Ele recusou, por amor aos EUA. Mas muitos jovens cientistas dizem não ver alternativa a não ser ir embora. Líderes acadêmicos alertam que a postura de Trump coloca em risco o modelo que consolidou os EUA como referência mundial em ciência.

O impacto das políticas de Trump na ciência

Europa e China ampliam contratações. Segundo a revista Nature, candidaturas de chineses e europeus para pós-graduação e pós-doutorado nos EUA caíram drasticamente desde que Trump chegou ao poder. Ao mesmo tempo, aumentaram os pedidos de americanos buscando vagas no exterior.

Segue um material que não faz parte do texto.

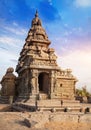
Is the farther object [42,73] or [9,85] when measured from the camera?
[9,85]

Na França, uma universidade precisou encerrar inscrições para novas vagas criadas para pesquisadores afetados pelos cortes nos EUA, tamanha a procura. Em Portugal, um instituto registrou aumento de dez vezes nas consultas de professores dos EUA interessados em migrar.

— Estamos embarcando num grande experimento de reestruturação da ciência americana e a China está no controle — diz Marcia McNutt, geofísica e presidente da Academia Nacional de Ciências, criada por Abraham Lincoln para aconselhar o governo. — A China não vai cortar seu orçamento de pesquisa pela metade.

O sistema de ciência dos EUA sob ameaça

Desde os anos 1950, com a expansão do NIH e a criação da Fundação Nacional de Ciência, os EUA se tornaram o centro global da pesquisa científica. O modelo, concebido por Vannevar Bush, conselheiro de Roosevelt (1933-1945), previa investimentos federais para alavancar descobertas científicas e manter as universidades americanas na vanguarda.

Esse sistema atraiu milhares de cientistas do mundo todo, que ocupam posições cruciais nas universidades e indústrias dos EUA. Nas áreas de engenharia, ciência da computação e biotecnologia, metade dos doutores são estrangeiros.

Agora, esse sistema está sob ataque. O governo Trump cortou orçamentos, restringiu vistos, ameaçou universidades e agências de saúde pública, inclusive como retaliação pela atuação na pandemia de Covid-19.

O impacto das políticas de imigração e cortes orçamentários

Políticas imigratórias mais rígidas espalharam medo entre pesquisadores internacionais. Alunos de pós-graduação e pós-docs tiveram vistos cancelados ou vivem com medo de não conseguir renová-los. Harvard chegou a ser proibida de matricular estudantes estrangeiros — a medida foi revertida por um juiz, mas o precedente assusta outras universidades.

O secretário de Estado Marco Rubio prometeu revogar agressivamente vistos de estudantes chineses em “áreas críticas” — um alvo claro para laboratórios em que a maioria dos pesquisadores é estrangeira.

O impacto da crise no futuro da ciência nos EUA

Para Patapoutian, esse cenário é “um presente” para a China.

— Não é só uma questão dos estudantes estrangeiros. O sistema inteiro está paralisado pela incerteza. Com tantas bolsas congeladas, vivemos um caos.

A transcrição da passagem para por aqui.